▶ _CHALLENGE 1_:
Convert the solar observation rows into a numbered list, from the first row up to and including the line containing "C1.7 flare at (85, 215)", and leave out blank lines.

# Start of PROVIDED TEXT

The speed of the development and deployment of this technology cannot be understated. The Defense Advanced Research Projects Agency (DARPA) held an Autonomous Vehicle Grand Challenge in 2004. “Every vehicle in that first Grand Challenge in 2004 crashed, failed, or caught fire^[25]” and 15 years later there are autonomous taxis for hire.

The race to autonomous platforms is happening with every other kind of vehicle, too. These autonomous cars, trucks, boats, planes, drones, etc. will interact with each other and humans. This only amplifies our already heightened need for trust in vehicles that do not need a human to go from point A to point B. The term “Trusted Autonomy” was first coined to describe how humans interact with each other. It now extends to machines and digital systems^[26].

Few understand the connection between the technology that lets a car drive itself and the technology that lets planes, ships, and spacecraft ‘drive’ themselves better than the military, because they work in each of these domains every day. The Defense Advanced Research Projects Agency (DARPA) has been running an Assured Autonomy program to develop trusted autonomy through the design, development, and deployment of land, sea, air, and space systems^[27]. DARPA is investigating tools like mathematical models that quantify risk and uncertainty in algorithms during development, and safety kernel methods to provide assurance in operations. The same autonomy technology story playing out in the automobile sector should be expected in every other.

# End of PROVIDED TEXT
# Start of DATA LISTING

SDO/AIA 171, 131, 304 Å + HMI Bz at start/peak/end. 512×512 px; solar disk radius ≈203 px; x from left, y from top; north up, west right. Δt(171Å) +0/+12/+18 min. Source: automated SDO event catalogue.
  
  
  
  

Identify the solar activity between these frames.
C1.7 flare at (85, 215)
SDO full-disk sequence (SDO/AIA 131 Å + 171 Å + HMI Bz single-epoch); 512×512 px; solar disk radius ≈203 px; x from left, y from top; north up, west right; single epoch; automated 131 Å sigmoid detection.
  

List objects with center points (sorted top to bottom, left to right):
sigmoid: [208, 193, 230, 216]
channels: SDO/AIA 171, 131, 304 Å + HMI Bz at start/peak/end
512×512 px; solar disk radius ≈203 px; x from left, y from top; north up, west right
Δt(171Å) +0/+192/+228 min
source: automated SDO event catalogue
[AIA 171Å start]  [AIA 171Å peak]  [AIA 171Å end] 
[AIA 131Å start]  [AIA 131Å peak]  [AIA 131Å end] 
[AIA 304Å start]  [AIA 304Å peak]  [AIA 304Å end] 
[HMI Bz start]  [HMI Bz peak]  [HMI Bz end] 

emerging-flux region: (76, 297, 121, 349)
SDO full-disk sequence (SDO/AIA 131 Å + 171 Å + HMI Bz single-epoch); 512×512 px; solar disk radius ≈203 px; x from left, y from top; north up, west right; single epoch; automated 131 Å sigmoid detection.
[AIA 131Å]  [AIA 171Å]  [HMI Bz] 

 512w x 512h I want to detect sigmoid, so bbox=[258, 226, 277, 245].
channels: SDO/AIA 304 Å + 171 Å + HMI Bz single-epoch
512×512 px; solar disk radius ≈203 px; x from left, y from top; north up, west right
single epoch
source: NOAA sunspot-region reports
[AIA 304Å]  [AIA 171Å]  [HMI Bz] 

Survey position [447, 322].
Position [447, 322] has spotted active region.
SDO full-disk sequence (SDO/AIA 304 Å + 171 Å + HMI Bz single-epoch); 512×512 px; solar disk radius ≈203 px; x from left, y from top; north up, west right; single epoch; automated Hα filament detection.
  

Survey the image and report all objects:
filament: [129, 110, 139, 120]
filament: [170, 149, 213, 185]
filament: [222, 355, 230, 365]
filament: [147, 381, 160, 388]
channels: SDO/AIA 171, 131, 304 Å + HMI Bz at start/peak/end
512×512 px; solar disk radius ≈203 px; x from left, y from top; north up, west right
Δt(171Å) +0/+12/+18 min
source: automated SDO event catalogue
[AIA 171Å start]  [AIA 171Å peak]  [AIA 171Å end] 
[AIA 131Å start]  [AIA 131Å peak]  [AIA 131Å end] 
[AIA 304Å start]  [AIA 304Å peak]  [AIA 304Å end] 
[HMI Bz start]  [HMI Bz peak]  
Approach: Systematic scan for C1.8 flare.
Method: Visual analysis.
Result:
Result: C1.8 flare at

# End of DATA LISTING

▶ _CHALLENGE 2_:
Transcribe the whole passage on autonomous vehicles and trusted autonomy word for word.

▶ _WRITTEN REPLY 1_:
1. SDO/AIA 171, 131, 304 Å + HMI Bz at start/peak/end. 512×512 px; solar disk radius ≈203 px; x from left, y from top; north up, west right. Δt(171Å) +0/+12/+18 min. Source: automated SDO event catalogue.
2. Identify the solar activity between these frames.
3. C1.7 flare at (85, 215)

▶ _WRITTEN REPLY 2_:
The speed of the development and deployment of this technology cannot be understated. The Defense Advanced Research Projects Agency (DARPA) held an Autonomous Vehicle Grand Challenge in 2004. “Every vehicle in that first Grand Challenge in 2004 crashed, failed, or caught fire^[25]” and 15 years later there are autonomous taxis for hire.

The race to autonomous platforms is happening with every other kind of vehicle, too. These autonomous cars, trucks, boats, planes, drones, etc. will interact with each other and humans. This only amplifies our already heightened need for trust in vehicles that do not need a human to go from point A to point B. The term “Trusted Autonomy” was first coined to describe how humans interact with each other. It now extends to machines and digital systems^[26].

Few understand the connection between the technology that lets a car drive itself and the technology that lets planes, ships, and spacecraft ‘drive’ themselves better than the military, because they work in each of these domains every day. The Defense Advanced Research Projects Agency (DARPA) has been running an Assured Autonomy program to develop trusted autonomy through the design, development, and deployment of land, sea, air, and space systems^[27]. DARPA is investigating tools like mathematical models that quantify risk and uncertainty in algorithms during development, and safety kernel methods to provide assurance in operations. The same autonomy technology story playing out in the automobile sector should be expected in every other.